Exercise instructions:
Can you turn the lines of the material starting at the line containing "What is the distance the" and ending at the line containing "3071 centimetres" into a JSON list of strings, one string per line, with blank lines left out?

(Records excerpted from a collection)
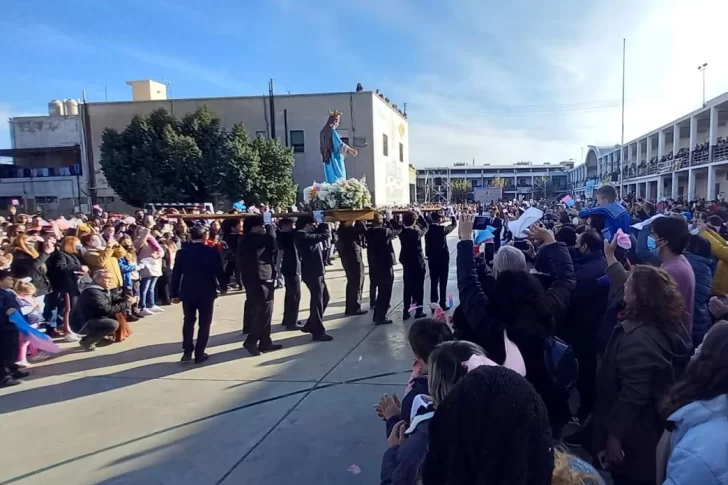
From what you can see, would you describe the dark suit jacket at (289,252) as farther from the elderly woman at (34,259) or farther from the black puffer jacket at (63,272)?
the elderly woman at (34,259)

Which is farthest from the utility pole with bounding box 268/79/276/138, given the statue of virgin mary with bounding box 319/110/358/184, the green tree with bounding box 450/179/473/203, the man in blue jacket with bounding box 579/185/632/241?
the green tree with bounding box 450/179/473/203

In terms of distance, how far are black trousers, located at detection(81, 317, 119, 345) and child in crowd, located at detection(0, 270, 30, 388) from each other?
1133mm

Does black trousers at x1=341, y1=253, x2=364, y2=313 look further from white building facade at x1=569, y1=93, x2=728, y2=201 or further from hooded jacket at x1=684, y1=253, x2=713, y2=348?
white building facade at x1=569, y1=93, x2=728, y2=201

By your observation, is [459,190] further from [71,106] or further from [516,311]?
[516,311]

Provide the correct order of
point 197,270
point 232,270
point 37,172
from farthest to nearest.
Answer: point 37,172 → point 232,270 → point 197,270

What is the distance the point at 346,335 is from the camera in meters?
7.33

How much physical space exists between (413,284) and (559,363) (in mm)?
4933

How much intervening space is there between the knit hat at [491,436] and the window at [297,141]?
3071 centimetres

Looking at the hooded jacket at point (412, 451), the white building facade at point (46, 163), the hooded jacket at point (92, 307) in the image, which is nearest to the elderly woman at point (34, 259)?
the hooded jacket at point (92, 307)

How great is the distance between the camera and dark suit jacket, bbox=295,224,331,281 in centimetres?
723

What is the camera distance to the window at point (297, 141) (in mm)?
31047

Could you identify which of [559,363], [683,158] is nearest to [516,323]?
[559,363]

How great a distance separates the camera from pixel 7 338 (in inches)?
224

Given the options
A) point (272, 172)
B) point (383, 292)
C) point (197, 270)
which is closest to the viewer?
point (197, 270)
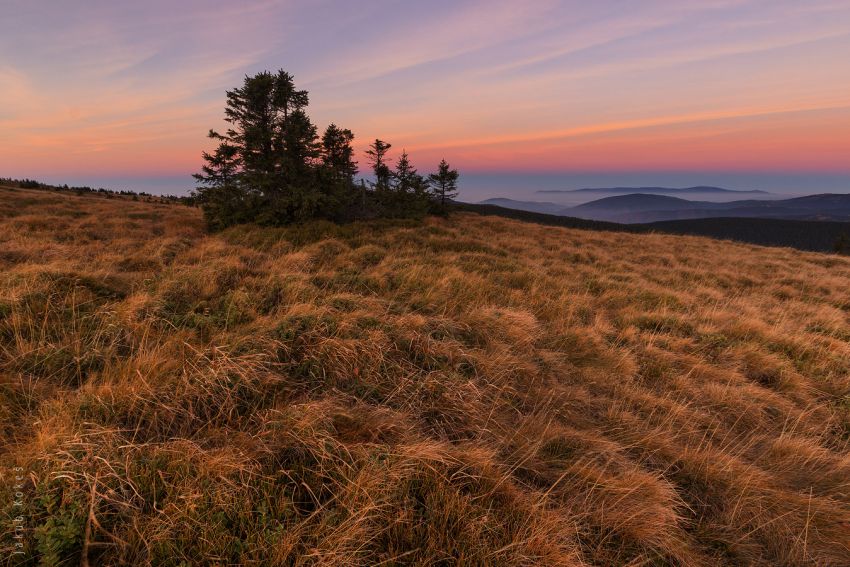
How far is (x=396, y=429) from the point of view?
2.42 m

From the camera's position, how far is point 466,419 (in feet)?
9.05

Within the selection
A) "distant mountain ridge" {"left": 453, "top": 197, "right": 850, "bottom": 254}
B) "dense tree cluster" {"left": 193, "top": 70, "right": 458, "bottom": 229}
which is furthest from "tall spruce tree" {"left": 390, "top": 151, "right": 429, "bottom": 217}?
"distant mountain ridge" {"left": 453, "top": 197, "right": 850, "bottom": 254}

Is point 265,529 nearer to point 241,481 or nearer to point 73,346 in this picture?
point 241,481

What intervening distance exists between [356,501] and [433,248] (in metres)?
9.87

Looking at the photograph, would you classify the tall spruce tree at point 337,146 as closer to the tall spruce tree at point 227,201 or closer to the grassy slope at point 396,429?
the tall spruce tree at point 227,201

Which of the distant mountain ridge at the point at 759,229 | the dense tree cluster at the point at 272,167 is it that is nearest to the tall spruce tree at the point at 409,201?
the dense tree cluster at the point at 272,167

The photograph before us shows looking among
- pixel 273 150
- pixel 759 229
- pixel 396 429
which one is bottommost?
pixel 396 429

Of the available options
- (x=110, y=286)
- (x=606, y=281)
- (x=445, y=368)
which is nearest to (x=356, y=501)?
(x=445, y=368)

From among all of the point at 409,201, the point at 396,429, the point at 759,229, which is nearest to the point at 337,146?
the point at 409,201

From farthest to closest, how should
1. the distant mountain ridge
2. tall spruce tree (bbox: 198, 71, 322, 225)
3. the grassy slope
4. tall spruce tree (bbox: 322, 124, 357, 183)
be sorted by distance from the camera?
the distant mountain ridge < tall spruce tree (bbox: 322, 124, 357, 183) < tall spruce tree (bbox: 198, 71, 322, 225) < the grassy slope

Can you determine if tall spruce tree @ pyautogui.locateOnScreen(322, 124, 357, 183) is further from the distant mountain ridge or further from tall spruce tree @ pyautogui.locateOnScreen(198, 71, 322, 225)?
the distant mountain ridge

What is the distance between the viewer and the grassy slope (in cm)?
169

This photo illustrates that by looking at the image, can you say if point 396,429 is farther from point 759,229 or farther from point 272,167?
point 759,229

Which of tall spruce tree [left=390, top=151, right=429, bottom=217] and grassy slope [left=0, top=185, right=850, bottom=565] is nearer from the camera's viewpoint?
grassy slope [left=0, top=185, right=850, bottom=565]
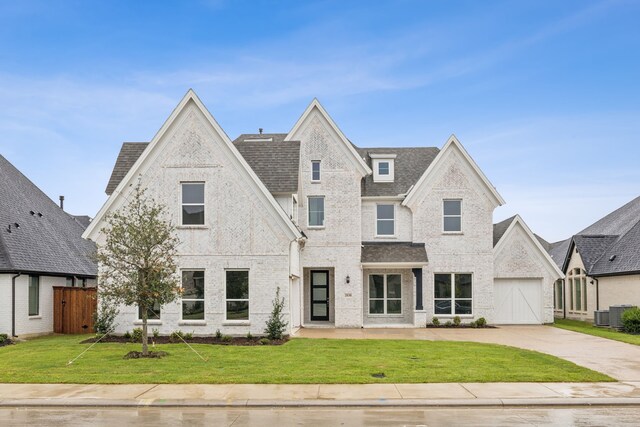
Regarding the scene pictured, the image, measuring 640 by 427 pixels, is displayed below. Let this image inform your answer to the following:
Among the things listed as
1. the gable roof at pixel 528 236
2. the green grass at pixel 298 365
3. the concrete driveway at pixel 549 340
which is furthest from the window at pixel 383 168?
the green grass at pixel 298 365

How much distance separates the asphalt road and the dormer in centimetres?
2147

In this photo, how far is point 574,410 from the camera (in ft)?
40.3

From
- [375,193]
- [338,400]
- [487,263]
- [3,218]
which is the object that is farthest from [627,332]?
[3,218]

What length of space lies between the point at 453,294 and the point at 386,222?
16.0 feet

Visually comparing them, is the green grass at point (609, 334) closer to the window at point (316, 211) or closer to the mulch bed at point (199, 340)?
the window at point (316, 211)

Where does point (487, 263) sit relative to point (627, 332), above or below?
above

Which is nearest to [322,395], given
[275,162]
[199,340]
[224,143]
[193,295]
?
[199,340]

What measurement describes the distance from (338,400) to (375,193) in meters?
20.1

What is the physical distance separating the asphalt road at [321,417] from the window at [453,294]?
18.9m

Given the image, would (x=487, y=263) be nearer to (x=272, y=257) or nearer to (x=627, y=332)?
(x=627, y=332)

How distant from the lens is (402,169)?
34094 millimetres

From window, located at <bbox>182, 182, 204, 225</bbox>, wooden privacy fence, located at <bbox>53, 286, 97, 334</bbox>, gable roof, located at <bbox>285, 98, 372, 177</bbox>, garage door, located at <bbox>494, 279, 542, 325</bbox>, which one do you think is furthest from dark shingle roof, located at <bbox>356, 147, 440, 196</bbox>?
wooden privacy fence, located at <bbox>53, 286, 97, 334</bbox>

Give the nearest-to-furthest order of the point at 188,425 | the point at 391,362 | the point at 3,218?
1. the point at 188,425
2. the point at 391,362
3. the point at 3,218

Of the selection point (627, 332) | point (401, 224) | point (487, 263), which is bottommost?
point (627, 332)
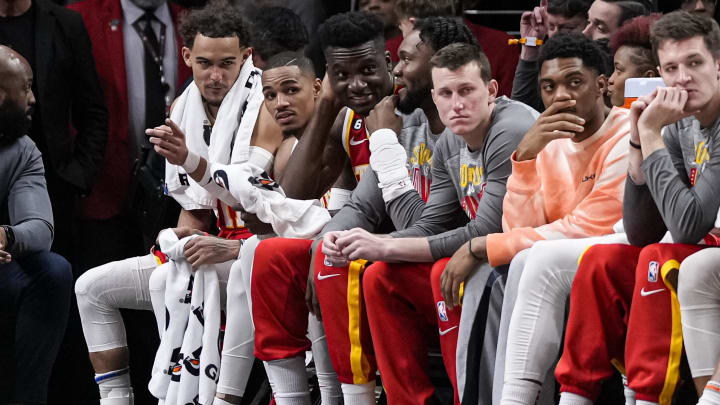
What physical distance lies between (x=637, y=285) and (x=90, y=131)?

Task output:
[
  "What is the distance the point at 346,335 is from the camera in meters?",
  "7.33",
  "How much physical space exists between (413,284) and (559,363) (in mm)?",
  "4933",
  "How much intervening space is there between the knit hat at [491,436] and the window at [297,141]?",
  "3071 centimetres"
]